An API key grants read-only access to your group's published content, plus the ability to create Stripe checkout sessions and send contact emails. The key is scoped to a single group and cannot access other groups' data.

Generating an API Key

Go to Group Settings

In the Vivreal portal, navigate to Group Settings from the dashboard.

Find the API Key section

Scroll to the API Access section. If a key already exists, it will be displayed (partially masked).

Generate or regenerate

Click Generate API Key to create a new key. If a key already exists, clicking Regenerate will invalidate the old key and issue a new one.

Copy and store securely

Copy the key immediately. It will not be shown in full again. Store it in your application's environment variables.

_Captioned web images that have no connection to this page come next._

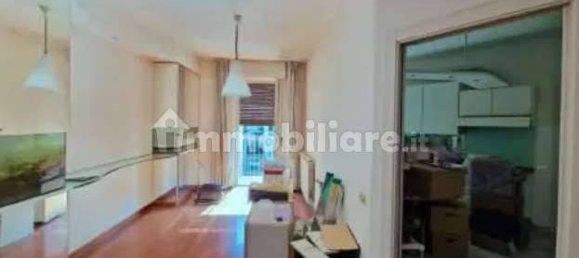 4 غرف نوم شقة في Busto Arsizio, Italy رقم 331002 6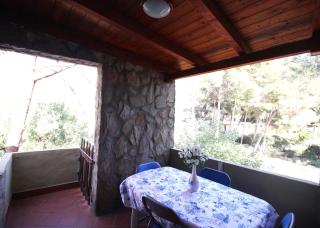 Easy Flat Sardinia Sky Blue Home (Pinus Village) - Pula - 7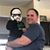 Christopher Blakeman's profile image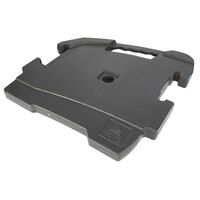 FRONTGEWICHT 55KG 47/5700 GLOBAL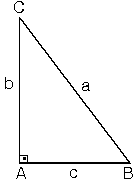 46854d1460005858 dik ucgen ve ozellikleri dik3g2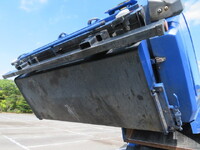 HINO Ranger Garbage Truck 2KG-FD2ABA 2019 92,000km_26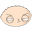 igriffin.it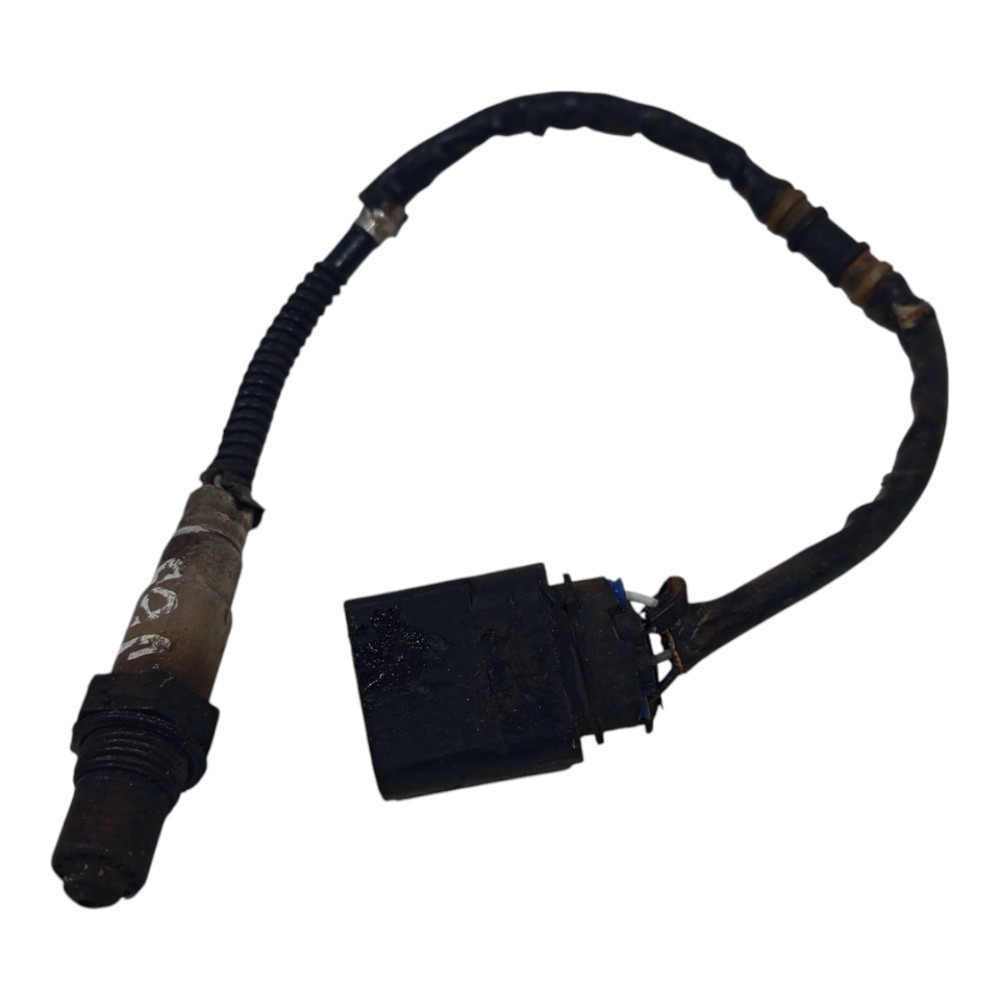 Sonda Lambda Volkswagen Golf Passat Touareg 1999 2000 A 2006 1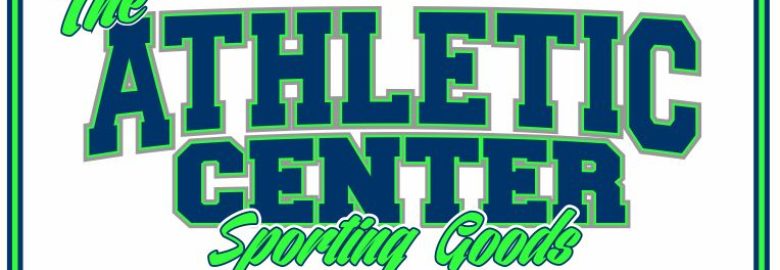 Noko Custom Graphics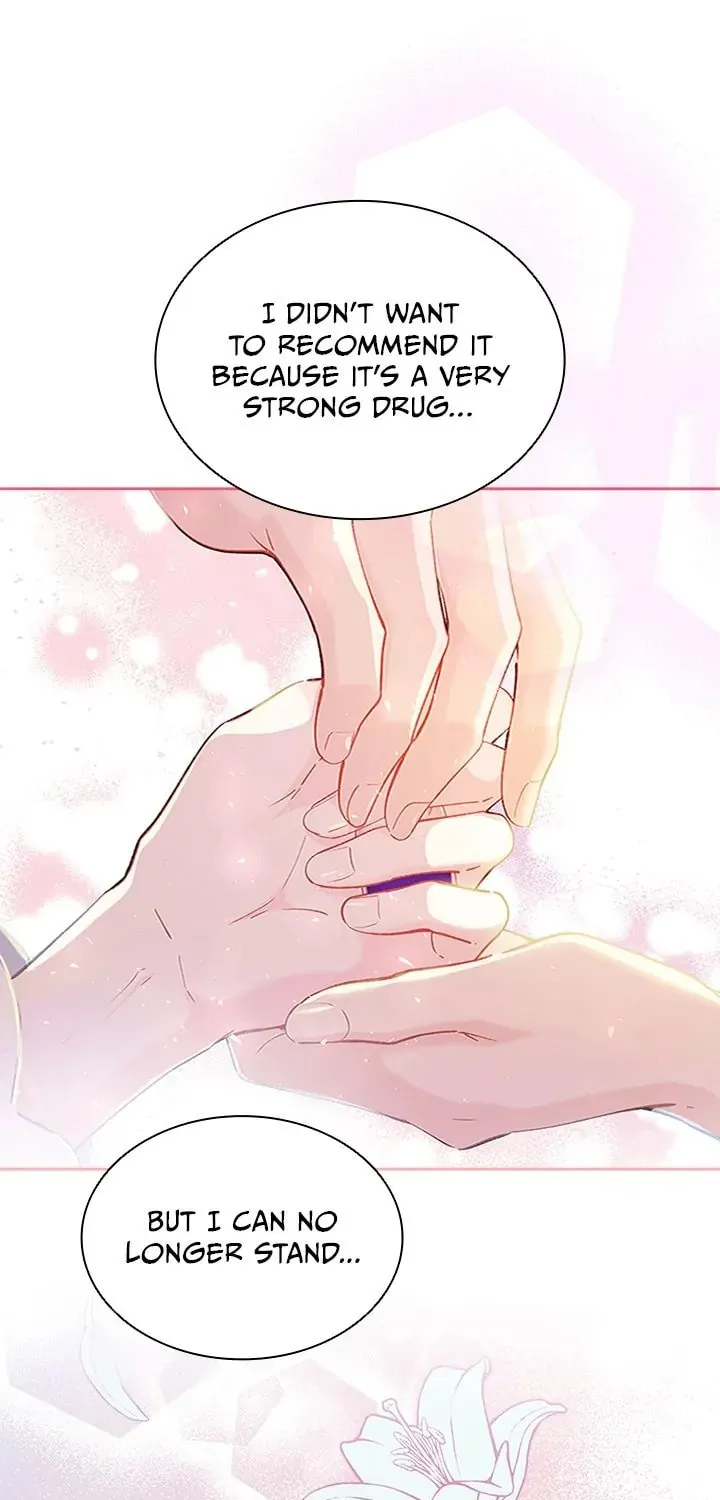 The Mighty Extra: One Girl Changes the World Chapter 46 page 77 - 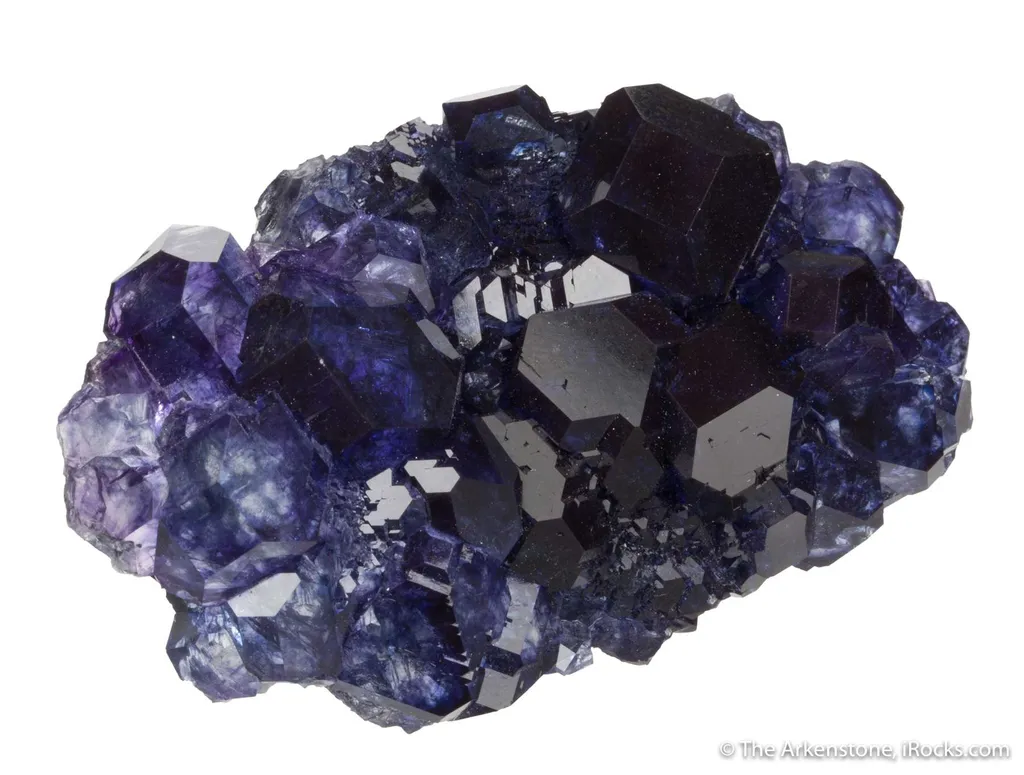 Fluorite image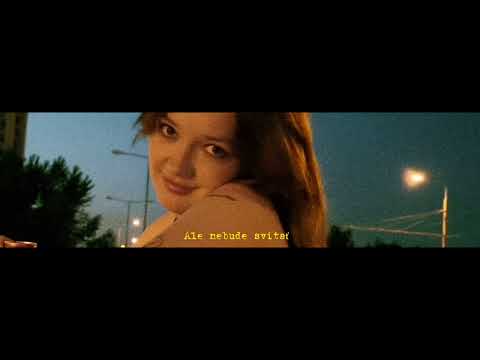 CALL DOMINIKA - pred polnocou zmizla  |Official Video|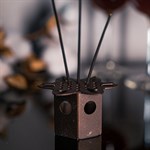 металлическая подставка металлическая подставка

Regenerating invalidates the old key

When you regenerate an API key, the previous key stops working immediately. Update all applications using the old key before regenerating.

Using the API Key

Pass your API key in the Authorization header on every request:

cURL

curl "https://client.vivreal.io/tenant/siteDetails?siteId=YOUR_SITE_ID" \
  -H "Authorization: YOUR_API_KEY"

JavaScript (fetch)

const response = await fetch(
  "https://client.vivreal.io/tenant/collectionObjects?collectionId=YOUR_COLLECTION_ID",
  {
    headers: {
      Authorization: process.env.VIVREAL_API_KEY,
    },
  }
);

const { data } = await response.json();

JavaScript (axios)

import axios from "axios";

const client = axios.create({
  baseURL: "https://client.vivreal.io/tenant",
  headers: {
    Authorization: process.env.VIVREAL_API_KEY,
  },
});

const { data } = await client.get("/collectionObjects", {
  params: { collectionId: "YOUR_COLLECTION_ID" },
});

Security Best Practices

Never expose keys in client-side code

API keys should only be used in server-side code (Node.js, Next.js server components, API routes). Never include them in browser-accessible JavaScript bundles.

  • Store in environment variables — Use .env.local or your hosting platform's secrets manager. Never commit keys to version control.
  • Use server-side only — All API calls should happen in server components, API routes, or backend services.
  • Rotate periodically — Regenerate your API key on a regular schedule as a precaution.
  • Monitor usage — Watch your group's API call metrics in the dashboard to detect unexpected spikes that could indicate a leaked key.
  • One key per group — Each group has a single active API key. If you need different access patterns, use separate groups.

Usage Quotas

Each group has a monthly API call quota based on its tier:

TierAPI Calls/monthCDN Bandwidth/month
Free1,0001 GB
Basic50,00025 GB
Pro500,000100 GB
Pro Plus2,000,000500 GB

Exceeding either quota returns a 402 Payment Required response. Quotas reset on the first of each month (UTC). Enable overage billing in Group Settings to avoid being blocked — requests will be metered instead.

Troubleshooting

  • 401 Unauthorized — The API key is missing, invalid, or has been regenerated. Verify the Authorization header value.
  • 402 Payment Required — Your group's monthly API call or CDN bandwidth quota has been exceeded. Upgrade your tier or enable overage billing.
  • 403 Forbidden — The group associated with the key may be frozen or suspended. Check your group status in the portal.